» **Given passage**:
————————

Similarly, if the testpiece in its rest state presents a third mean plane that is perpendicular to the first mean plane, is crossed by the bending zone when the grip zones are disposed respectively on either side thereof, and constitutes a third plane of symmetry at least for the bending zone, which is also frequently the case, e.g. if the testpiece is in the form of a rectilinear rod of constant section as corresponds to the most frequent case of testpieces that are in the form of a plate that is flat or curved:

• step b) is implemented in such a manner that the third mean planes of the two testpieces coincide and the pivot axes are mutually symmetrical about the third mean planes which thus coincide; and
• for the machine of the invention, when the slots of each pair of clamps in the rest position present respective third mean planes which are perpendicular to their first mean planes and on either side of which they are disposed, the third mean planes of the two sets of said pairs are mutually symmetrical about the point or center of symmetry when the two sets of clamps are in the rest position, said mutual symmetry of the third mean planes of the two sets of the pairs of clamps including the special case in which the third mean planes coincide and include the point or center of symmetry.

Various methods of connecting each of the grip zones to the corresponding pivot axis can be envisaged, but it is preferred to use a connection that is as direct as possible, so as to avoid inducing interfering forces between each testpiece and the means for measuring the bending resistance opposed to the turning movement by the bending zone of each of them.

In this respect, in a preferred implementation of the method of the invention, step b) is implemented by connecting each of the grip zones to the corresponding respective pivot axis by an arm, the arms corresponding to the grip zones of the two testpieces being mutually symmetrical about said point, and by connecting the two arms corresponding to a given pivot axis by means of a respective controlled motor suitable for imparting optionally alternating opposing turning movements to the two arms about the corresponding pivot axis, the controlled motors corresponding to the two pivot axes being mutually identical and being allowed to move freely relative to each other.

————————

» **Record excerpts**:
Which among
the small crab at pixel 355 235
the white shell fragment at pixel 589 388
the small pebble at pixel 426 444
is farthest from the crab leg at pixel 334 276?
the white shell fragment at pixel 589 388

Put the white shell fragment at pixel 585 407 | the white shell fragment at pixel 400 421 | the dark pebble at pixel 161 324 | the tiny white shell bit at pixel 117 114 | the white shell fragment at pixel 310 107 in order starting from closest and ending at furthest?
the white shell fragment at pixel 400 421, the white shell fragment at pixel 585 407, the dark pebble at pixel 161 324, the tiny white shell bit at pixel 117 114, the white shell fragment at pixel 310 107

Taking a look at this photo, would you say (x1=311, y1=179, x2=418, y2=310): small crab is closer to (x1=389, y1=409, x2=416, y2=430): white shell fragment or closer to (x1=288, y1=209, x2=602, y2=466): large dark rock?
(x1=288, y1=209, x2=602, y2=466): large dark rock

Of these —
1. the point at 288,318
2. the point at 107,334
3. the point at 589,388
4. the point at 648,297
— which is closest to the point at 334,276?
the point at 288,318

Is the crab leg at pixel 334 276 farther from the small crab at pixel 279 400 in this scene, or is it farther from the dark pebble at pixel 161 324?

————————

» **Task instructions**:
(A) Write out the passage on bending testpieces, starting at "In this respect, in" and ending at "to each other.".
(B) Rename "small crab" to "young crab" throughout all of the entries above and reproduce them with everything else unchanged.

» **The replies**:
(A)
In this respect, in a preferred implementation of the method of the invention, step b) is implemented by connecting each of the grip zones to the corresponding respective pivot axis by an arm, the arms corresponding to the grip zones of the two testpieces being mutually symmetrical about said point, and by connecting the two arms corresponding to a given pivot axis by means of a respective controlled motor suitable for imparting optionally alternating opposing turning movements to the two arms about the corresponding pivot axis, the controlled motors corresponding to the two pivot axes being mutually identical and being allowed to move freely relative to each other.

(B)
Which among
the young crab at pixel 355 235
the white shell fragment at pixel 589 388
the small pebble at pixel 426 444
is farthest from the crab leg at pixel 334 276?
the white shell fragment at pixel 589 388

Put the white shell fragment at pixel 585 407 | the white shell fragment at pixel 400 421 | the dark pebble at pixel 161 324 | the tiny white shell bit at pixel 117 114 | the white shell fragment at pixel 310 107 in order starting from closest and ending at furthest?
the white shell fragment at pixel 400 421, the white shell fragment at pixel 585 407, the dark pebble at pixel 161 324, the tiny white shell bit at pixel 117 114, the white shell fragment at pixel 310 107

Taking a look at this photo, would you say (x1=311, y1=179, x2=418, y2=310): young crab is closer to (x1=389, y1=409, x2=416, y2=430): white shell fragment or closer to (x1=288, y1=209, x2=602, y2=466): large dark rock?
(x1=288, y1=209, x2=602, y2=466): large dark rock

Of these —
1. the point at 288,318
2. the point at 107,334
3. the point at 589,388
4. the point at 648,297
— which is closest to the point at 334,276?
the point at 288,318

Is the crab leg at pixel 334 276 farther from the young crab at pixel 279 400 in this scene, or is it farther from the dark pebble at pixel 161 324?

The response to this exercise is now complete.